Council: Hilton Honeymoon
The new City Council begins its reorganization
The new City Council is still in the January honeymoon stage, with no decisions to be made before Jan. 29, and at this writing sojourning at the Downtown Hilton for orientation with city staff – of course, they'll have to relearn where all the bathrooms are when they return to City Hall. (In an early blow to "transparency," the orientation is not being narrowcast or archived on Channel 6.) State legislators learn "How a Bill Becomes a Law" (i.e., months of private backroom meetings, negotiation, and compromise, leading to grandiose rhetoric on the Capitol floor in the last three weeks of session, followed by members pushing their colleagues' electronic vote buttons). Council members are learning "How a Resolution Becomes an Ordinance" (backroom meetings forbidden by order of the same Legislature, so members find out what's going on only in public meetings, get regularly blindsided by unexpected proposals, and brainstorm, negotiate, compromise, and vote on the wing).
It was amusing to see the members confounded (as reported in the Statesman) by Travis County Attorney David Escamilla's explanation of the open meetings laws, which sole incumbent CM Kathie Tovo (District 9) noted was in exact contradiction to the post-Escamilla Scandal practice at City Hall: "It is permissible to talk with up to 10 other members individually outside a meeting [the Statesman reports Escamilla directed] so long as it's either in small groups under six people [the new quorum number] or you're not sharing information about how others might vote with other members." That sounds like eminently reasonable advice – and exactly what had been the practice among the previous Council members before the heavy hand of the county attorney threatened the whole group with indictment for that long-traditional process (see "Open and Shut," Oct. 26, 2012).
At least one CM (Ora Houston, D1), was sufficiently confused by Escamilla's instructions to suggest that members speak to one another only in public meetings (she should suggest that at the Lege).

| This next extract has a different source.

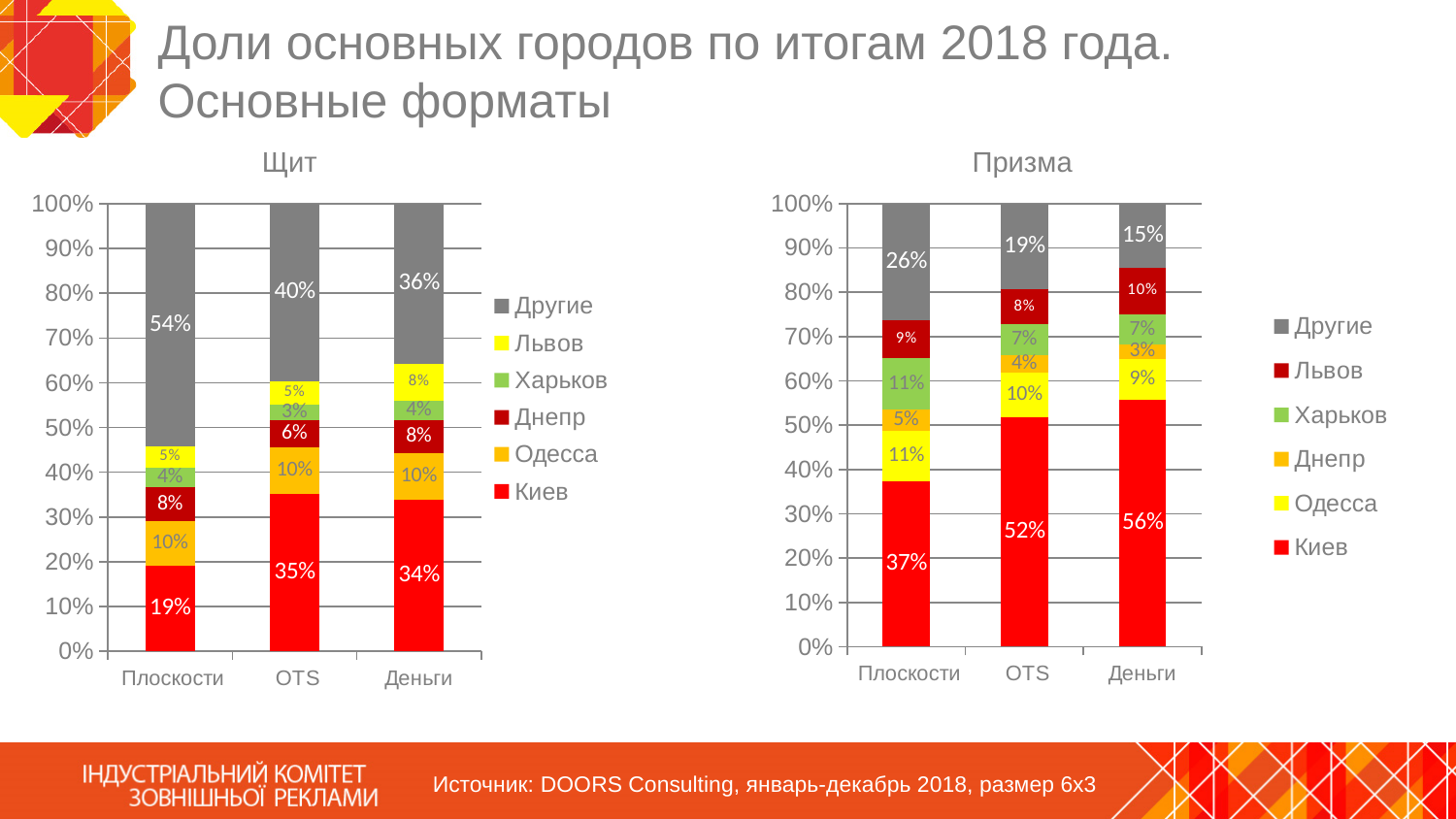
In the chart titled "Призма", which is larger: the Киев value for OTS or for Плоскости? OTS In the chart titled "Щит", which category has the highest value for Киев? OTS In the chart titled "Призма", what is the value for Киев in the Деньги bar? 56% In the chart titled "Призма", what colour represents Киев in the legend? Red In the chart titled "Щит", what is the value for Киев in the Плоскости bar? 19% In the chart titled "Призма", what is the value for Другие in the Плоскости bar? 26% How many series does the legend of the chart titled "Призма" list? 6 How many categories are shown on the x axis of the chart titled "Щит"? 3 In the chart titled "Щит", what is the value for Другие in the OTS bar? 40% What kind of chart is the chart titled "Щит"? Stacked bar chart In the chart titled "Призма", which category has the lowest value for Другие? Деньги In the chart titled "Щит", what is the difference between the Другие values for Плоскости and Деньги? 18%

Another work-in-progess is for everybody to get more familiar with the Council "message board," still a seldom-used communication utility (austincouncilforum.org). As of Wednesday, only Ann Kitchen (District 5) had grabbed that bullhorn, to make a few suggestions about the re-structuring proposal.
Beyond this continuing conundrum, the main order of early business is the proposal before Council to revise the meeting and decision structure. Initiated by Mayor Steve Adler, the draft proposal would increase the number of Council committees, require most ordinances to be heard first by a committee before reaching Council, and hold most public hearings before those committees instead of the full Council. The intent, said the mayor, is to provide earlier public input and reduce the length of formal Council meetings. The plan also calls for Council to meet more often (weekly rather than biweekly) and to move some matters (e.g., executive sessions) outside the public meeting cycle. Emergency items would still be able to be placed on the Council agenda by a group of four Council members; but in theory the vetting by committee would shorten the full agendas.
It may well be wishful thinking. Advocates disappointed at committees (or commissions) commonly want to re-plead their cases before the full Council; and every Council witness wants his full three minutes, even if to repeat everything argued by his predecessors, at whatever hour.
Council is hoping that public feedback will help refine the details; Austinites are encouraged to provide such at the "SpeakUpAustin!" website (www.speakupaustin.org/discussions). The site includes the proposed changes, a flow chart for potential ordinances, and a list of new committees under consideration. Council is planning a public hearing on the changes for Thursday, Jan. 22 and a potential vote on Jan. 29 – although curiously, the closing date on public comments is currently listed as Feb. 7.